EXERCISE ::
Please reproduce the part that opens with the line containing "What is the distance from" and closes at the end of the records, requests included, scaling every distance in the answers by 2.45 and rounding to whole numbers, with halves rounded up. Leave the pictures out.

SUPPLIED MATERIAL ::
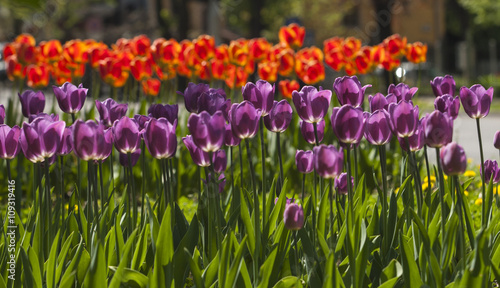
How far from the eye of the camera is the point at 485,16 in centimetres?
3778

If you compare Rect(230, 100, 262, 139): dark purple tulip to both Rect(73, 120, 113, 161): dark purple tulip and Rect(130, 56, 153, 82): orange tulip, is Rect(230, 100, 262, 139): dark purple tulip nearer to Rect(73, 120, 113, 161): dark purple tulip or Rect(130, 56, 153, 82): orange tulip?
Rect(73, 120, 113, 161): dark purple tulip

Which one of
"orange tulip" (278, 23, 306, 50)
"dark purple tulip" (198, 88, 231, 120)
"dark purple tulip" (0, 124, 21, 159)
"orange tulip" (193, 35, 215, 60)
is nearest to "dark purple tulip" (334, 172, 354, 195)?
"dark purple tulip" (198, 88, 231, 120)

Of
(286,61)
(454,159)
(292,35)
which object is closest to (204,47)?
(286,61)

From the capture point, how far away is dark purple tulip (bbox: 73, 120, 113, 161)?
6.51 ft

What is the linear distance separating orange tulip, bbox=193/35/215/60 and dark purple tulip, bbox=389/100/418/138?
361 centimetres

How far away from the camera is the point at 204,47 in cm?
564

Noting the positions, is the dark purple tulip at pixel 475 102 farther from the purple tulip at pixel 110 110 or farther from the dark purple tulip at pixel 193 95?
the purple tulip at pixel 110 110

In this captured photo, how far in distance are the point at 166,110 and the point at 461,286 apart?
1.10 metres

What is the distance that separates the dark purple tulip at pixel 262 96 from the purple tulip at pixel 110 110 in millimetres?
484

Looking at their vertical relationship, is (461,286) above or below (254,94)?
below

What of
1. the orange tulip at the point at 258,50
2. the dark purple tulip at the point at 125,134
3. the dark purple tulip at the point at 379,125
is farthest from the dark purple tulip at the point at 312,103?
the orange tulip at the point at 258,50

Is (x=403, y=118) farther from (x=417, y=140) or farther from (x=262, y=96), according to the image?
(x=262, y=96)

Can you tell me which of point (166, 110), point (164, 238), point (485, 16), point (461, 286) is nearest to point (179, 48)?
point (166, 110)

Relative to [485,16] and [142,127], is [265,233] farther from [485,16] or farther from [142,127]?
[485,16]
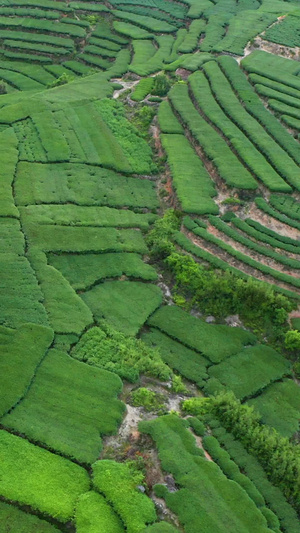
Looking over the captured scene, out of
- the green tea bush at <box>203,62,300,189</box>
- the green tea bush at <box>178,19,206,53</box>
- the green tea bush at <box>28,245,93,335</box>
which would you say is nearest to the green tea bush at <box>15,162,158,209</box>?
the green tea bush at <box>28,245,93,335</box>

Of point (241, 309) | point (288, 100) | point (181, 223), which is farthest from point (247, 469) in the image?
point (288, 100)

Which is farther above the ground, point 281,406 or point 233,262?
point 233,262

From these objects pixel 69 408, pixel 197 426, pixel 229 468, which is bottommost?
pixel 69 408

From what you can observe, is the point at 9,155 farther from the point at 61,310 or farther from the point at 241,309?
the point at 241,309

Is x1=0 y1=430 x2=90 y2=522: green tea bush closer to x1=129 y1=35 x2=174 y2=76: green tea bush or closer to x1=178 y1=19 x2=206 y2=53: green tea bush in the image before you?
x1=129 y1=35 x2=174 y2=76: green tea bush

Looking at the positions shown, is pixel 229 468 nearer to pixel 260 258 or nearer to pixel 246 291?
pixel 246 291

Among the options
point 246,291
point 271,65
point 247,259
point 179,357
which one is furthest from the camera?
point 271,65

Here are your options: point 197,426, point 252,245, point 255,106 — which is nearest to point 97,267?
point 252,245
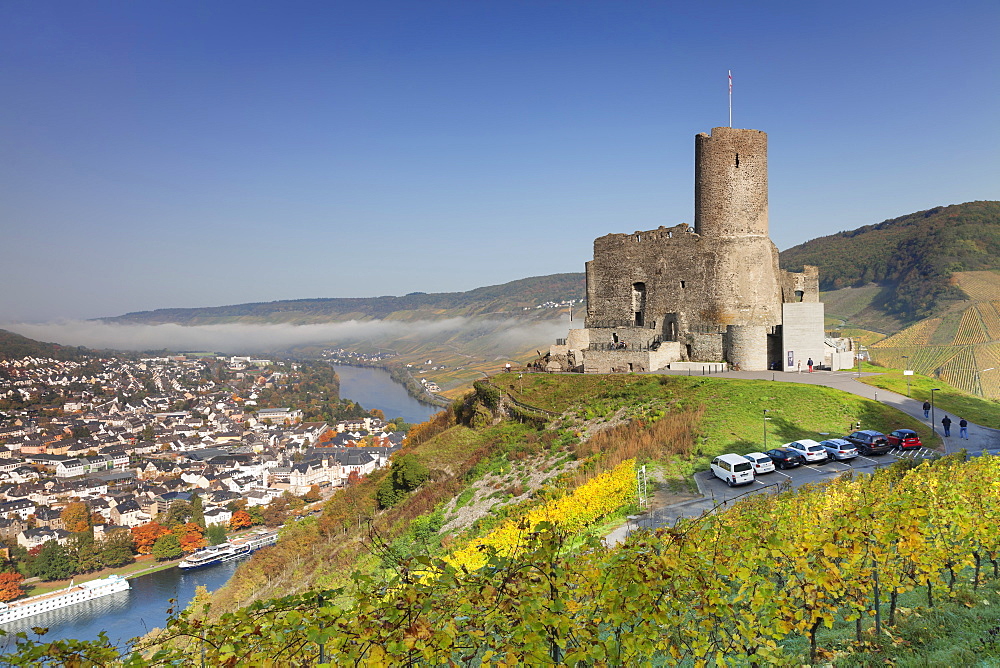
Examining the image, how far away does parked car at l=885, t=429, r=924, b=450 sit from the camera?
21.4m

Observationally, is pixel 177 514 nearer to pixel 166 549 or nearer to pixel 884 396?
pixel 166 549

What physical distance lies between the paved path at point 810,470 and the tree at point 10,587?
8077 cm

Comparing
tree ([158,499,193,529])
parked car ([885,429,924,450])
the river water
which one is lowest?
the river water

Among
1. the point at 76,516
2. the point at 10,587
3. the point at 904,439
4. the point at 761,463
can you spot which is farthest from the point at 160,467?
the point at 904,439

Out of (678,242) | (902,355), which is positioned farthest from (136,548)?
(902,355)

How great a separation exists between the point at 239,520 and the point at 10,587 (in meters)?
29.1

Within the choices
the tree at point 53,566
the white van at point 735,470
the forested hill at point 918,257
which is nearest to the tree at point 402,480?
the white van at point 735,470

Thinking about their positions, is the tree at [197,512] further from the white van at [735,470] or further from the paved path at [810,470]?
the white van at [735,470]

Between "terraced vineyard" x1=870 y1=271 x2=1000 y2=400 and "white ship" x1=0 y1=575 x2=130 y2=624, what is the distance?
86.1 metres

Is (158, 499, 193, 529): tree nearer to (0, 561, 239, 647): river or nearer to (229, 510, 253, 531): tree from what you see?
(229, 510, 253, 531): tree

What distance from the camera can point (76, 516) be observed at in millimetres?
89750

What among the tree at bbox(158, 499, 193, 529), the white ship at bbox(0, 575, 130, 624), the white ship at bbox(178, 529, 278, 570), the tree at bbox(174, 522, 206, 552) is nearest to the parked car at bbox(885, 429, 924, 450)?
the white ship at bbox(178, 529, 278, 570)

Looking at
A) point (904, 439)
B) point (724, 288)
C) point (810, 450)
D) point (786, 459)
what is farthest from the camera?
point (724, 288)

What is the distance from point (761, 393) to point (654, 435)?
6620 mm
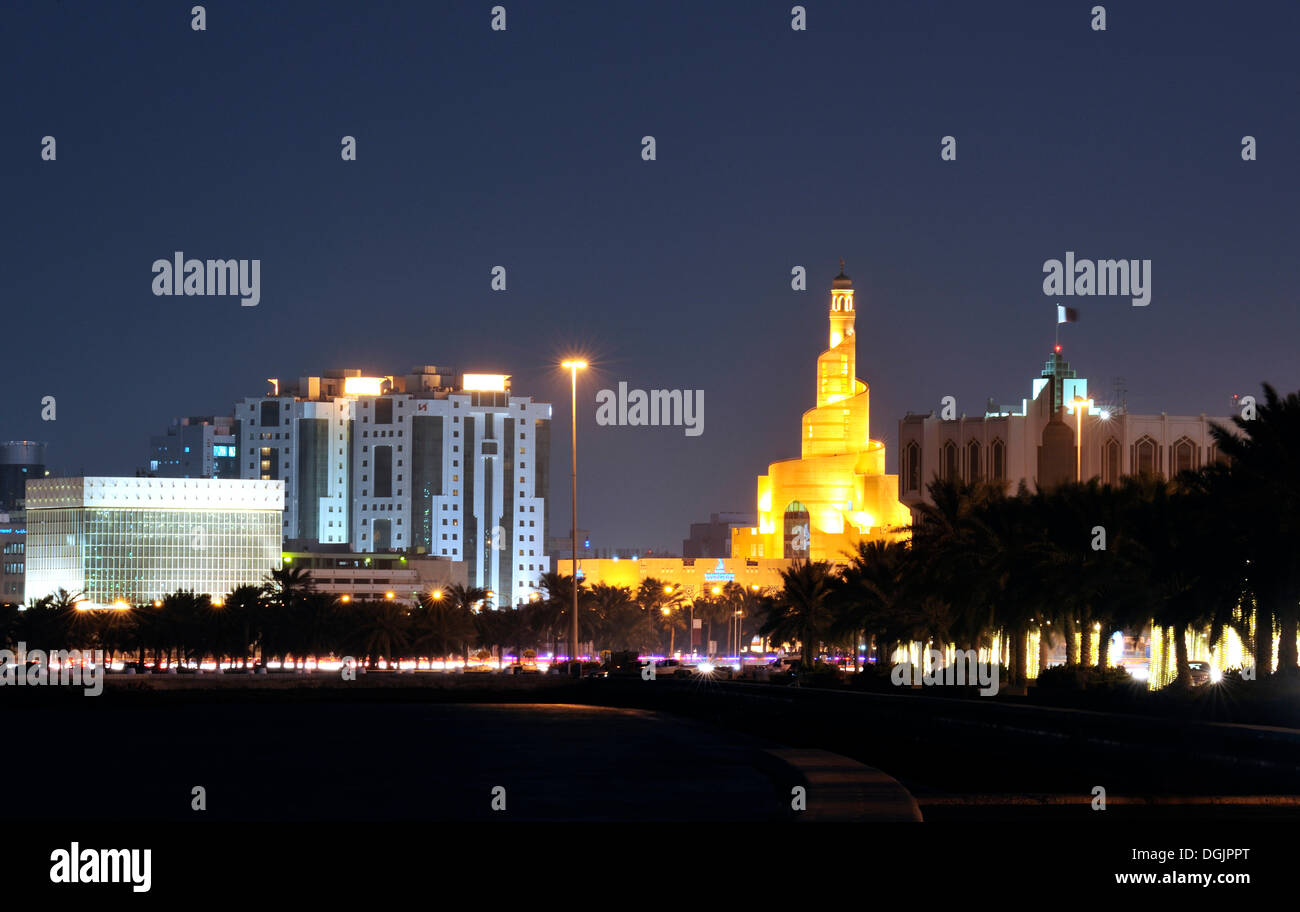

RESPONSE ::
What is the distance from point (761, 393) to point (654, 435)?
16219 mm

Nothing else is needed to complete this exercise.